Mais ce que l’on voudrait surtout souligner est que ces deux missions ne suffisent pas, ne suffisent plus. La paix et la démocratie qui sont les enjeux qui se profilent à leur filigrane exigent une restauration plus globale : celle des institutions politiques, celle des institutions administratives, celle aussi des institutions économiques et sociales.

C’est donc d’un plan global que la Centrafrique a besoin aujourd’hui. Et il importerait que ceux qui sont conçus, dans le pays même ou à l’extérieur, notamment dans le cadre des Nations Unies, le soient.

QUELLES CONDITIONS DE MISE EN OEUVRE DES MISSIONS ?

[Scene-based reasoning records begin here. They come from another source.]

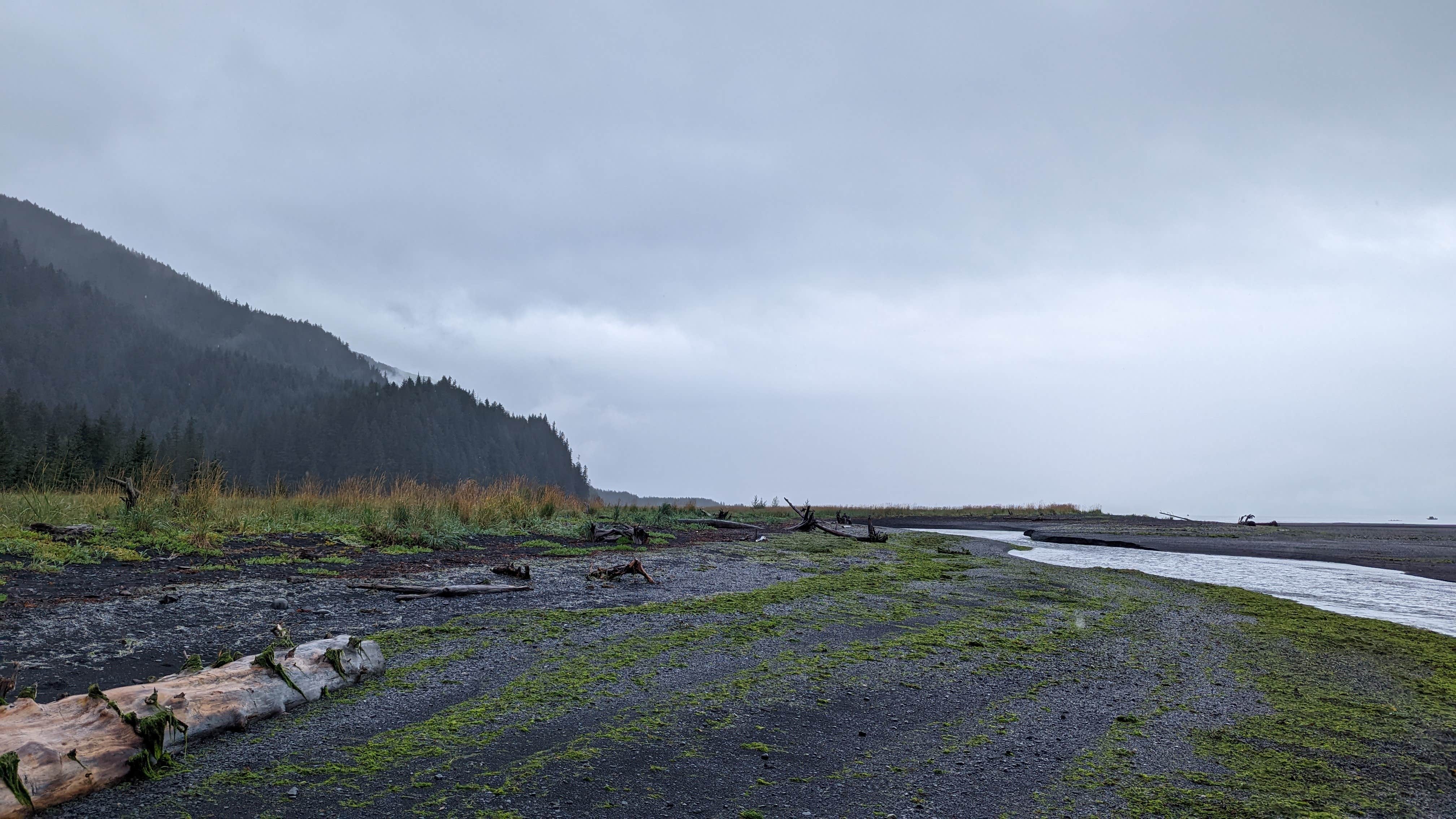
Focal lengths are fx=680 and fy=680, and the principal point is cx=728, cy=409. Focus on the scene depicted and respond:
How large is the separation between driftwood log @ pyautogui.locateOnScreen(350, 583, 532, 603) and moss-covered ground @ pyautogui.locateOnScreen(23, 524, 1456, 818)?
0.77 m

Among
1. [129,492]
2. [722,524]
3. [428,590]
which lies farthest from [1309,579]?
[129,492]

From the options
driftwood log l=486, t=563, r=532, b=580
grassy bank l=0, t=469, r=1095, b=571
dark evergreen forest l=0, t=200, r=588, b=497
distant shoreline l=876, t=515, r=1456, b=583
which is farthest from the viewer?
dark evergreen forest l=0, t=200, r=588, b=497

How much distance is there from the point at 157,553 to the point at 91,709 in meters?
7.66

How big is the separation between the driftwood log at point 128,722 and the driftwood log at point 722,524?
2160 centimetres

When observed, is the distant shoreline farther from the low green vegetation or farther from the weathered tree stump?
the weathered tree stump

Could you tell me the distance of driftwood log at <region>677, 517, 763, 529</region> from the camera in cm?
2591

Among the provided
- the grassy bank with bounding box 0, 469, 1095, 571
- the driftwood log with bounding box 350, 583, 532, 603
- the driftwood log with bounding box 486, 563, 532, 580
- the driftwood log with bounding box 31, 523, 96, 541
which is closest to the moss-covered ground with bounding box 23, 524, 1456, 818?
the driftwood log with bounding box 350, 583, 532, 603

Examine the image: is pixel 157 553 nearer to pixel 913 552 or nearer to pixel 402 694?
pixel 402 694

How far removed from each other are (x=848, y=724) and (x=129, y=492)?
13150 mm

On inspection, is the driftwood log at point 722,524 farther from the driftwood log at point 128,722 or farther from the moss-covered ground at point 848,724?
the driftwood log at point 128,722

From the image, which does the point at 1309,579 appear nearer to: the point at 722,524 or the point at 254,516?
the point at 722,524

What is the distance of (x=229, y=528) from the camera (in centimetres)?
1185

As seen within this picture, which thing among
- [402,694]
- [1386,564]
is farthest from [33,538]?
[1386,564]

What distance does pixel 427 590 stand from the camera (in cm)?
786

Les conditions dans lesquelles ces missions seront mises en oeuvre sont loin d’être indifférentes. Pour aller à l’essentiel, il nous paraît souhaitable qu’elles respectent les principes suivants, qui impliquent une nette et effective rupture d’avec le passé :

  • Restauration par le peuple. Il est de première importance d’impliquer la population dans la réalisation des objectifs déjà évoqués. C’est la condition d’une restauration durable. Mais ce serait aussi l’amorce d’une nouvelle pratique politique dont on peut penser qu’elle contribuerait grandement à la stabilisation du pays. Ce message, cela doit être précisé, est adressé aussi bien aux acteurs extérieurs qu’aux autorités centrafricaines elles-mêmes, tant il est vrai que par la passé la seule qualité de national en mesure d’aider son pays suffisait à installer dans l’exacerbation la défiance des autorités, voire plus.
  • Restauration avec les autorités politiques du pays. Il faut que soit révolu le temps des marionnettes pilotés de l’extérieur, celui aussi où le chef d’une opération militaire extérieure était plus puissant que le chef de l’Etat. Agir en ce sens serait restaurer une autorité de l’Etat que la servilité des récents chefs d’Etats successifs a sérieusement ébranlée, car il ne faut pas s’y tromper : le “petit” peuple sais repérer avec sûreté les pouvoirs en coquille vide ou de simple apparat, autant que les pouvoirs ineptes. Il s’en défie, se construit un monde à part où il rit de ces monstres de pacotilles, ce qui finit par faire une société sans Etat. Et d’une société sans Etat à un territoire à la société désarticulée il n’y a qu’un pas dont on peut constater, avec l’exemple centrafricain, combien il peut être facile à franchir.
  • Restauration dans le respect de la souveraineté du pays. A cela on rétorquera sans doute, à raison d’ailleurs, que la souveraineté de la Centrafrique n’existe pas, et que si elle existe un jour, c’est que les forces extérieures l’auront apportée. Mais là réside précisément le défi d’aujourd’hui et de demain : intervenir pour aider, intervenir sans vouloir s’implanter, intervenir sans vouloir capter le pouvoir sur le long terme pour mieux capter les ressources, que l’on sait immenses dans le sous-sol centrafricain (uranium, diamants, or, pétrole, etc.).

Ces trois principes ne sont pas absents des discours qui nous sont servis depuis décembre 2013.

Mais on voudrait plus : qu’il soit permis de prendre ceux qui les prononcent au mot et, surtout, de constater demain qu’on ne s’est pas trompé.